Perfectly fluffy steamed rice, slow-cooked curries, melt-in-your mouth pressure-cooked lamb shanks... whichever delicious recipe you want to whip up in the kitchen, there's a good chance a multi-cooker can help you out.
It's a one-size-fits-all solution that can replace multiple appliances including your slow cooker, pressure cooker, yoghurt maker, steamer and rice cooker. It can free up space in the cupboard and save you precious time.
We look at the pros and cons to help you decide if you need this versatile kitchen hero in your life.

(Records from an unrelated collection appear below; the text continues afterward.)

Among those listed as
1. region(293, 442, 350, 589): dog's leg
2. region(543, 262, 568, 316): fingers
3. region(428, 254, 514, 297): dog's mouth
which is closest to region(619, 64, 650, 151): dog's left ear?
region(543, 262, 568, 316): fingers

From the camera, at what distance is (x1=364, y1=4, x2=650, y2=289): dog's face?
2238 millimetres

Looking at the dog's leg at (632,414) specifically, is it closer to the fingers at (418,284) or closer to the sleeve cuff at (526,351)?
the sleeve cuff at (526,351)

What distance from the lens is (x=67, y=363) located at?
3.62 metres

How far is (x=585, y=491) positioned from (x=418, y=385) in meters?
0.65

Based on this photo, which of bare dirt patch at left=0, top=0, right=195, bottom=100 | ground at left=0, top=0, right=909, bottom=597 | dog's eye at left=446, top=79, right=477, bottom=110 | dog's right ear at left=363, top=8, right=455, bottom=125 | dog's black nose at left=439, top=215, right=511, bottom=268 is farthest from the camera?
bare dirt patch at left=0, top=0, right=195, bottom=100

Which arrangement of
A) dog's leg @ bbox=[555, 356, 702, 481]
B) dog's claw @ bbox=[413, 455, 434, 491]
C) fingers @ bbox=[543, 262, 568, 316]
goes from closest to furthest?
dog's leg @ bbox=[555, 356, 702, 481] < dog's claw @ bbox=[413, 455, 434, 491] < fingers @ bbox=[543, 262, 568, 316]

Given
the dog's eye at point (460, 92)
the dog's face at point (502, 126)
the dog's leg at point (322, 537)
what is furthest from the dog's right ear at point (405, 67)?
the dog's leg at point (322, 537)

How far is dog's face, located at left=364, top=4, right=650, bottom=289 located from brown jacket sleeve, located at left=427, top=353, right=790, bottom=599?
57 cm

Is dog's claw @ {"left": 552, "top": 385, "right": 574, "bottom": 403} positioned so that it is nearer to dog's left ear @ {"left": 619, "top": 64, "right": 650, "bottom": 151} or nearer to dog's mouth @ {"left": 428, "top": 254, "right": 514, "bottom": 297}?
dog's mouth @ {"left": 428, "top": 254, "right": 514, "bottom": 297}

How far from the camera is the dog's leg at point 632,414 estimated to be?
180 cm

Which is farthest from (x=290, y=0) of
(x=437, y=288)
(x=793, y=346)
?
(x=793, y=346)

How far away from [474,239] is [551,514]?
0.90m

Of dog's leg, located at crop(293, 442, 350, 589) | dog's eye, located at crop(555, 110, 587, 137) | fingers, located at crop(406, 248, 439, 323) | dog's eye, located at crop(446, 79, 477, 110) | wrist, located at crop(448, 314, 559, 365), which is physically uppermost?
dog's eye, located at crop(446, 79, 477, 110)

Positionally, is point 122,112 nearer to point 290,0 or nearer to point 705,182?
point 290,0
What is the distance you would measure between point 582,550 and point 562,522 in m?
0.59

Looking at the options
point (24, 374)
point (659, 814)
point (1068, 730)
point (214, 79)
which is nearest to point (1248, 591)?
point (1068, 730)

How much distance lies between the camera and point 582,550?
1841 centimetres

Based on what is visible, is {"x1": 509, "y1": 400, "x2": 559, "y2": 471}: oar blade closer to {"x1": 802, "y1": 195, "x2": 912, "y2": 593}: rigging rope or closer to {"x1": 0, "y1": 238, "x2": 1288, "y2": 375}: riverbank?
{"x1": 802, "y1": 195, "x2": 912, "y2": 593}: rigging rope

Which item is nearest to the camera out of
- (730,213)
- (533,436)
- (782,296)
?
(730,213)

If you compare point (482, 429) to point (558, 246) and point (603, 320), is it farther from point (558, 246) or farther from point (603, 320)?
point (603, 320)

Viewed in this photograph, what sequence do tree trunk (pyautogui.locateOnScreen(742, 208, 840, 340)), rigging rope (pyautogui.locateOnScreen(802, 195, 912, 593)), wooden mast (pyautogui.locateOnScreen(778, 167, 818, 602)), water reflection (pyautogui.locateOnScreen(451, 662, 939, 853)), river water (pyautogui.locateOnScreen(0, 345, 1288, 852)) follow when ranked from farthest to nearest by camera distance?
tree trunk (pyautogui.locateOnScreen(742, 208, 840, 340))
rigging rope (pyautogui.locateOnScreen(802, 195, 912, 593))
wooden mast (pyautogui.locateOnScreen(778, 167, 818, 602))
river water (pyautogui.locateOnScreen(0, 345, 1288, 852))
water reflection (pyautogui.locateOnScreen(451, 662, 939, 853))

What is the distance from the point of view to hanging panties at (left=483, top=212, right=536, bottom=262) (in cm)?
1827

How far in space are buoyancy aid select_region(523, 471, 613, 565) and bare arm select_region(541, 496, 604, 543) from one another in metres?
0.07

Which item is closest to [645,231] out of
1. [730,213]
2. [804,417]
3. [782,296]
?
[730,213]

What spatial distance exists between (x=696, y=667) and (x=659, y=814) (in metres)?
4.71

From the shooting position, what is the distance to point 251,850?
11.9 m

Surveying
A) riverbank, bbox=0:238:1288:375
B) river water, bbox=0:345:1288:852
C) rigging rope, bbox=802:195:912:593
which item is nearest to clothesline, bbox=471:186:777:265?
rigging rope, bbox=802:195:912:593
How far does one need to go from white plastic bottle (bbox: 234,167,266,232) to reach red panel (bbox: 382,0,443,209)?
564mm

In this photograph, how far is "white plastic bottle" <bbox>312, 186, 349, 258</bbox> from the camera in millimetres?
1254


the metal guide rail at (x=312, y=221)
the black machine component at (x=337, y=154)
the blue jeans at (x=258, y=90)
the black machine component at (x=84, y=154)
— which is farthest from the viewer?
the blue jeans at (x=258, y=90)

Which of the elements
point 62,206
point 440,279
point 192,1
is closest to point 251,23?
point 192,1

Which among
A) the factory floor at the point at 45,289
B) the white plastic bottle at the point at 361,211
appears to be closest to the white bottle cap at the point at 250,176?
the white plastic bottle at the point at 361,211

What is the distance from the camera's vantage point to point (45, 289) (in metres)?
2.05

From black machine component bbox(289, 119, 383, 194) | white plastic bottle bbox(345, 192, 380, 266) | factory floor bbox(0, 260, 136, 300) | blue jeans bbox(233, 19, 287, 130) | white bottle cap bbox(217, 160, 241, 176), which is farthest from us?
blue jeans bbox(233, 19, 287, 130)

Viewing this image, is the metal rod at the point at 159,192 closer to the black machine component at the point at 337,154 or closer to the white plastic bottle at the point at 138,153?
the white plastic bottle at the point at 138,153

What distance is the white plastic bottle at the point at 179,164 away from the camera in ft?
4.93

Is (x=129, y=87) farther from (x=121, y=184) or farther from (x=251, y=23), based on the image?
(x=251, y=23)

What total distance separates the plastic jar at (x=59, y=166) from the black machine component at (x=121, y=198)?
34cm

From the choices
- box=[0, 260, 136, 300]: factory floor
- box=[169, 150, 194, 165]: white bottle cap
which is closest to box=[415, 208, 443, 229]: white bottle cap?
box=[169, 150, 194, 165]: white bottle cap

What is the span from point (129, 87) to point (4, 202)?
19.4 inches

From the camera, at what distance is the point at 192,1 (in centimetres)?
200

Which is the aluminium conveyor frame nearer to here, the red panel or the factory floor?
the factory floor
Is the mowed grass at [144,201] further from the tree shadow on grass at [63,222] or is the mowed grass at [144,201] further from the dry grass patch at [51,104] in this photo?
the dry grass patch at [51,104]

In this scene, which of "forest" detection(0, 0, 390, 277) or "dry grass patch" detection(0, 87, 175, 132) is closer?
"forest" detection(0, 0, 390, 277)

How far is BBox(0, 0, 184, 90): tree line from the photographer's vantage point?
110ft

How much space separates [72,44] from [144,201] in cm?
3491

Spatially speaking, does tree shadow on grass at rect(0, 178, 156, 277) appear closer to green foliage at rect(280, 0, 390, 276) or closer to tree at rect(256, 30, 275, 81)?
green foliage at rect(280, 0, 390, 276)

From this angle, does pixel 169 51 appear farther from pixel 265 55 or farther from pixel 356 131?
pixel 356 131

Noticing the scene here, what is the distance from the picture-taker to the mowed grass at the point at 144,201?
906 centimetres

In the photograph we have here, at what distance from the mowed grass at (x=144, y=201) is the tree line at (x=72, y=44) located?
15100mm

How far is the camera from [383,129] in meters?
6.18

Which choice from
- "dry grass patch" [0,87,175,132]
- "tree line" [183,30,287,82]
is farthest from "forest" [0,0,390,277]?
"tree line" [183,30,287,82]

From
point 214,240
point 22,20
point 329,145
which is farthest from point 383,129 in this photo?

CHOICE verdict: If time is of the essence and you want to cull the amount of appliances you have in your kitchen, we think a multi-cooker is a good buy. For a wider range of functions, choose a multi-cooker that has a slow cooker setting with a high and low setting.
Multi-cookers: the pros
1. They'll save you time
Cooking corned beef will take you eight hours in a slow cooker, five hours in the oven – or just one hour using the pressure cook function in a multi-cooker.
"Using a pressure cooker cuts cooking time by at least half, depending on what you're cooking," says CHOICE kitchen expert Fiona Mair.
2. They'll save you money
With a multi-cooker, you can transform cheap cuts of meat and cheap staples like dried beans into delicious dishes that'll really hit the spot.
Because they cook so quickly, you'll also use less energy than cooking with your oven or stovetop.
3. They'll save you space
A multi-cooker can replace a number of kitchen appliances: rice cooker, electric frypan, pressure cooker, slow cooker, yoghurt maker and steamer.
That frees up a whole lot of cupboard space!
Multi-cookers: the cons
1. They don't slow cook as well as slow cookers
We tested multi-cookers and slow cookers at the same time, and put them through their paces by whipping up multiple batches of slow-cooked chilli beef.
On the whole, the slow cookers outperformed the multi-cookers on flavour, appearance and melt-in-your-mouth-ness (not an actual score, but we do assess the meat's tenderness and dryness).
2. They're a pain to clean and maintain
"Multi-cookers can be a bit fiddly to clean," Fiona says. "You need to pull everything apart, clean it, and then make sure it's all been put back together correctly."
Cleaning and maintaining the seals and valves is very important as blocked seals can cause issues when pressure cooking.
And you don't want to mess with exploding cookers – as some Thermomix TM31 owners and Aldi pressure cooker owners found out the hard way. One incident left a woman with extensive burns when her Aldi pressure cooker exploded.
3. Faster cooking can equal less flavour
While multi-cookers can be great at turning out a meal in an hour, it's harder to get the same depth of flavour as cooking for longer periods of time.
"You'll need to add extra seasoning, and sear the meat and onions well," Fiona says.
4. They need supervision
Unlike slow cookers, which you can switch on in the morning before you walk out the door, you can't leave pressure cookers unattended.
This may not be a problem if you're using the pressure cooking function to bang out a meal in under an hour, but it does mean that you can't come home to a meal that's already cooked like you can with a slow cooker.